## Task requirements
Write out the rows below again, substituting "closer" for every occurrence of "nearer" and leaving everything else unchanged.

## Data supplied
━━━

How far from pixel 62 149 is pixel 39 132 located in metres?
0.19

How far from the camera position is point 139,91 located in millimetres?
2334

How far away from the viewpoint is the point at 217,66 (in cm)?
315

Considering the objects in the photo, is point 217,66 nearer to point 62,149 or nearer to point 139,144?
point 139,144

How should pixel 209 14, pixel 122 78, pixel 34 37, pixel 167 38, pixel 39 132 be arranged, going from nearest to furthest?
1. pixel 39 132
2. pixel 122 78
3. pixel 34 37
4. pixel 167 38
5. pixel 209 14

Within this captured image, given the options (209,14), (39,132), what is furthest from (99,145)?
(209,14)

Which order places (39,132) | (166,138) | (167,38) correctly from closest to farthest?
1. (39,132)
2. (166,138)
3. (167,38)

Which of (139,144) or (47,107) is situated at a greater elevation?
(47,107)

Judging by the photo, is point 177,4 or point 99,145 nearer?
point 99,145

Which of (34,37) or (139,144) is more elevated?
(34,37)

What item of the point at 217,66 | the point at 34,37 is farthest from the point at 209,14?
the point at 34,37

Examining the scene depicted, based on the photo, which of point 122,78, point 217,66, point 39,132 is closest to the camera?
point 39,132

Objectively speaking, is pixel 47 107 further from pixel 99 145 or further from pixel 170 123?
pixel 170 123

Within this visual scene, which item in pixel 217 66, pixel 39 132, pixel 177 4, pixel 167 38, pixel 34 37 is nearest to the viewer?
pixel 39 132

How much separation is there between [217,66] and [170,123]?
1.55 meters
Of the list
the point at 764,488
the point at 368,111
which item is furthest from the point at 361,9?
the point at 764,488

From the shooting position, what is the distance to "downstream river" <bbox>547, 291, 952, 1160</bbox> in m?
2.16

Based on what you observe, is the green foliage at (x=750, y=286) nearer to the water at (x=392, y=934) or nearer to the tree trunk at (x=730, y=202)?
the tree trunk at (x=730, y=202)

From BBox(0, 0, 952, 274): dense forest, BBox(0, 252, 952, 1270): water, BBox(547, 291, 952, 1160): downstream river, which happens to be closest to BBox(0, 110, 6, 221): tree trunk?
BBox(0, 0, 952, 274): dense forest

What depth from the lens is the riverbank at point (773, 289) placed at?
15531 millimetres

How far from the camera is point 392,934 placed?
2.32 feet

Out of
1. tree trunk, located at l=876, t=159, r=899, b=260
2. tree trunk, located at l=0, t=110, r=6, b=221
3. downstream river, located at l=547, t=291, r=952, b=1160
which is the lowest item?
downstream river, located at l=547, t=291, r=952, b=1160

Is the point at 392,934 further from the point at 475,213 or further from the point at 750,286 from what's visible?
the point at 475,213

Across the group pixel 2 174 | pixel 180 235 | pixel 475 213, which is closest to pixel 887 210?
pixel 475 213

━━━

## Solution
How far from pixel 62 149 is pixel 39 132 located in metres?
0.19

How far from the camera position is point 139,91 located in millimetres?
2334

How far away from the viewpoint is the point at 217,66 (in cm)?
315

Considering the objects in the photo, is point 217,66 closer to point 62,149 or closer to point 139,144?
point 139,144

How should pixel 209 14, pixel 122 78, pixel 34 37, pixel 167 38, pixel 39 132 be arranged, going from nearest to furthest?
1. pixel 39 132
2. pixel 122 78
3. pixel 34 37
4. pixel 167 38
5. pixel 209 14

Within this captured image, given the options (209,14), (39,132), what is furthest from (99,145)?
(209,14)

Which order places (39,132) | (166,138) | (167,38) correctly from closest to farthest?
1. (39,132)
2. (166,138)
3. (167,38)

Which of (139,144) or (47,107) is situated at a greater elevation?
(47,107)

Judging by the photo, is point 177,4 or point 99,145 closer?
point 99,145

Which of (34,37) or (139,144) is more elevated?
(34,37)

What item of the point at 217,66 | the point at 34,37 is farthest from the point at 209,14?
the point at 34,37

Examining the scene depicted, based on the photo, which of point 122,78, point 217,66, point 39,132 is closest to the camera?
point 39,132

Objectively speaking, is pixel 47 107 further from pixel 99 145 or further from pixel 170 123?
pixel 170 123

Within this visual scene, which item in pixel 217 66, pixel 39 132, pixel 177 4, pixel 167 38, pixel 34 37 is nearest to the viewer?
pixel 39 132

How much separation is there between [217,66] and [170,123]?
1.55 meters
Of the list
the point at 764,488
the point at 368,111
which item is furthest from the point at 361,9?
the point at 764,488

From the shooting position, what is the distance to "downstream river" <bbox>547, 291, 952, 1160</bbox> in m?
2.16

Based on what you observe, is the green foliage at (x=750, y=286) closer to the water at (x=392, y=934) or closer to the tree trunk at (x=730, y=202)?
the tree trunk at (x=730, y=202)

From BBox(0, 0, 952, 274): dense forest, BBox(0, 252, 952, 1270): water, BBox(547, 291, 952, 1160): downstream river, which happens to be closest to BBox(0, 110, 6, 221): tree trunk?
BBox(0, 0, 952, 274): dense forest

What depth from the lens is the riverbank at point (773, 289) placed at?
15531 millimetres

How far from the camera is point 392,934 placed?
2.32 feet

Out of
1. tree trunk, located at l=876, t=159, r=899, b=260
2. tree trunk, located at l=0, t=110, r=6, b=221
3. downstream river, located at l=547, t=291, r=952, b=1160
which is the lowest item?
downstream river, located at l=547, t=291, r=952, b=1160

Is the point at 392,934 further from the point at 475,213 or further from the point at 750,286 from what's visible?
the point at 475,213

Across the group pixel 2 174 | pixel 180 235 | pixel 475 213, which is closest to pixel 887 210?
pixel 475 213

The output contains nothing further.